Test dependency constructors can depend on other dependencies just like tests are. This allows defining a complex dependency graph, where each shared dependency is created in the correct order, and only when needed, and they got dropped as soon as no other test needs them.

The following example defines a third dependency (based on the above examples) which requires the other two to get constructed:

#![allow(unused)]
fn main() {
struct ThirdDependency {
    value: i32,
}

#[test_dep]
fn third_dependency(shared: &SharedDependency, other: &OtherDependency) -> ThirdDependency {
    ThirdDependency { value: shared.value + other.value }
}
}

Dependency tagging

It is possible to have multiple dependency constructors of the same type, distinguished by a string tag. This is an alternative to using newtype wrappers, and it enables the dependency matrix feature explained in the next section.

To tag a dependency, use the #[test_dep] attribute with the following argument:

#![allow(unused)]
fn main() {
#[test_dep(tagged_as = "tag1")]
fn shared_dependency_tag1() -> SharedDependency {
    SharedDependency { value: 1 }
}

#[test_dep(tagged_as = "tag2")]
fn shared_dependency_tag2() -> SharedDependency {
    SharedDependency { value: 2 }
}
}

Tagged dependencies are not injected automatically for parameters of the same type, they need to have a matching tagged_as attribute:

#![allow(unused)]
fn main() {
#[test]
fn test4(shared: #[tagged_as("tag1")] &SharedDependency) {
    assert_eq!(shared.value, 1);
}
}

It is also possible to inherit tagged dependencies from an outer suite:

#![allow(unused)]
fn main() {
mod inner {
    use test_r::{inher_test_dep, test};
    use super::SharedDependency;
    
    inherit_test_dep!(#[tagged_as("tag1") SharedDependency);
    inherit_test_dep!(#[tagged_as("tag2") SharedDependency);
}
}

Dependency matrix

test-r combines the above described dependency tagging feature with its generated tests feature to provide an easy way to test a matrix of configurations, represented by different values of test dependencies.

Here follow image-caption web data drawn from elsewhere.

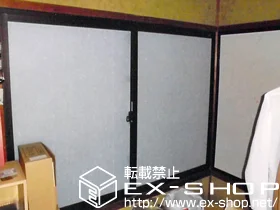 LIXIL リクシル(トステム)の内窓（二重窓・二重サッシ） インプラス(ダストバリア)引違い窓2枚建て 施工例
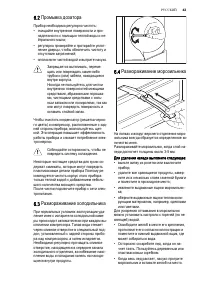 Страница 43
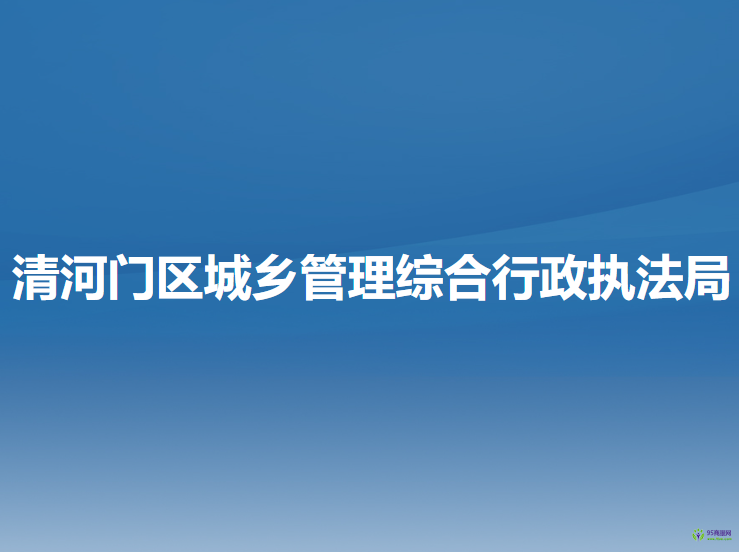 阜新市清河門區(qū)城鄉(xiāng)管理綜合行政執(zhí)法局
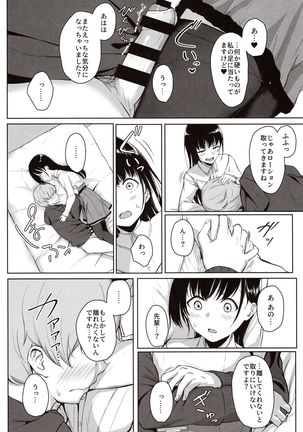 Kouhai Kanojo no Ijiwaru de Amaama na Tekoki Hon - Page 18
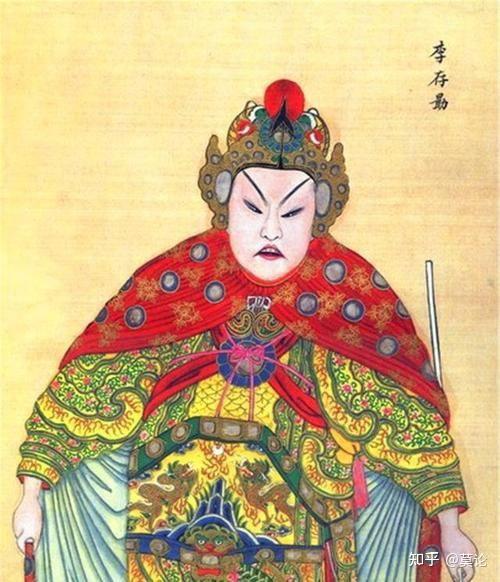 五代十国篇:后唐庄宗——李存勖好伶人 - 知乎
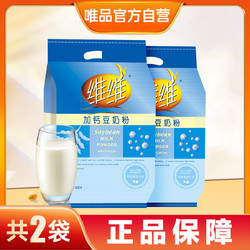 维维 加钙营养早餐 代餐即食 豆奶粉500g*2袋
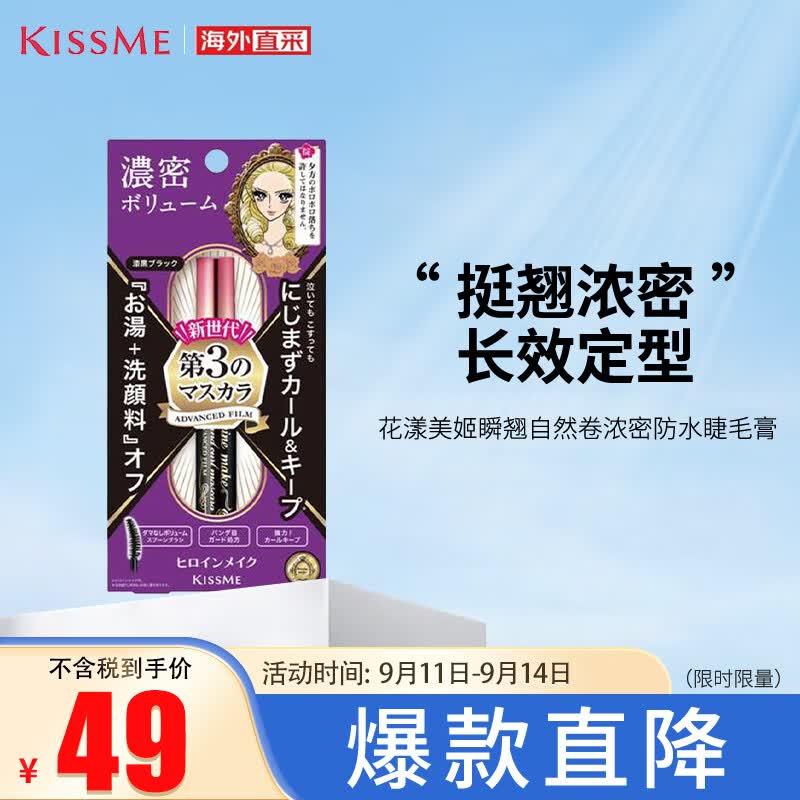 奇士美（kiss me）花漾美姬瞬翘自然卷浓密防水睫毛膏 01深黑色 6g 日本进口高性价比高么？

This can be used for example to test a table of different inputs, or to run tests with multiple implementations of the same interface.

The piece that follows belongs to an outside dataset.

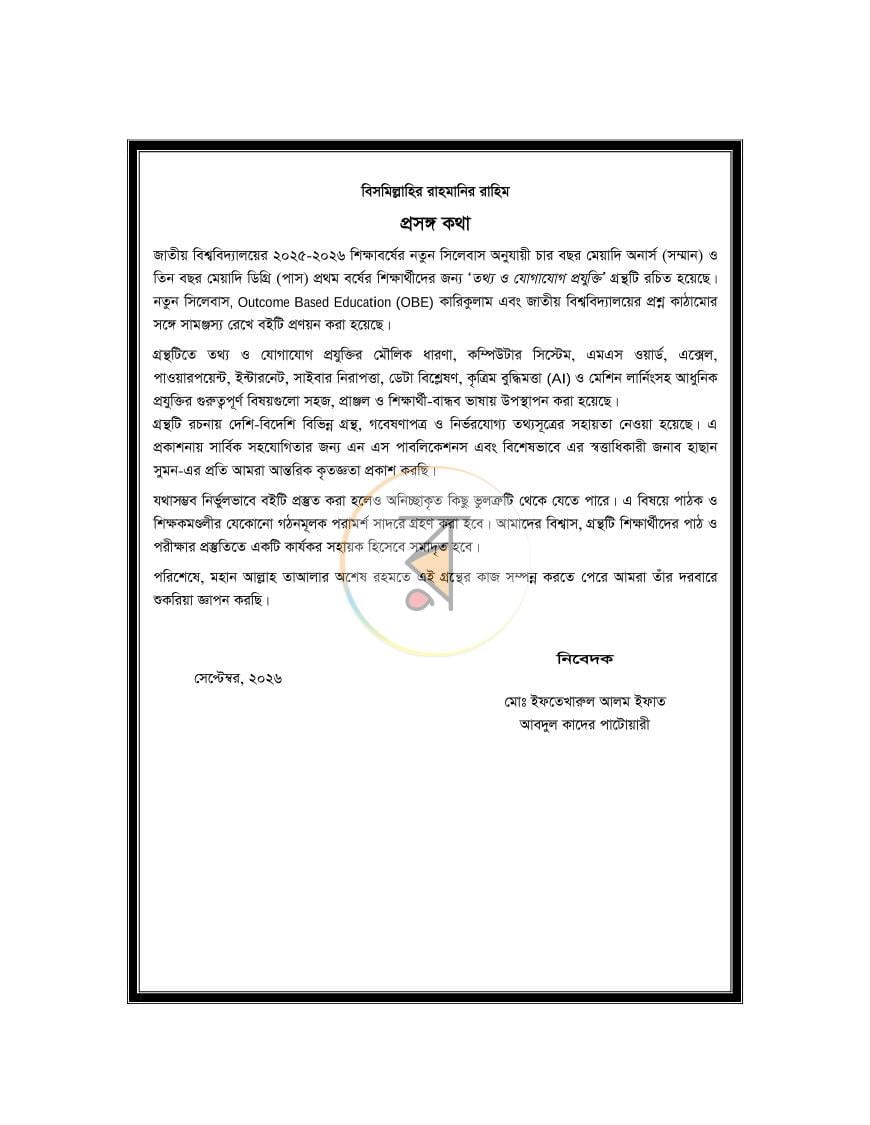 পাতা 3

The first step is to define a tagged test dependency for each value used in the matrix. Take the previous section as an example where two different SharedDependency was created with tags tag1 and tag2.

The second step is to define a matrix dimension with the define_matrix_dimension! macro:

#![allow(unused)]
fn main() {
define_matrix_dimension!(shd: SharedDependency -> "tag1", "tag2");
}

In this example:

shd is the name of the dimension - there can be an arbitrary number of dimensions defined, and they can be used in any combination in test functions
SharedDependency is the type of the dependency
"tag1", "tag2" are the tags used in the dependency matrix for this dependency

The third step is to mark one or more parameters of a test function to match one of the defined dimensions:

#![allow(unused)]
fn main() {
#[test]
fn test5(#[dimension(shd) shared: &SharedDependency) {
    // ...
}
}

The library will generate two separate test functions (named test5::test5_tag1 and test5::test5_tag2) from this definition, and each will use a different instance of SharedDependency.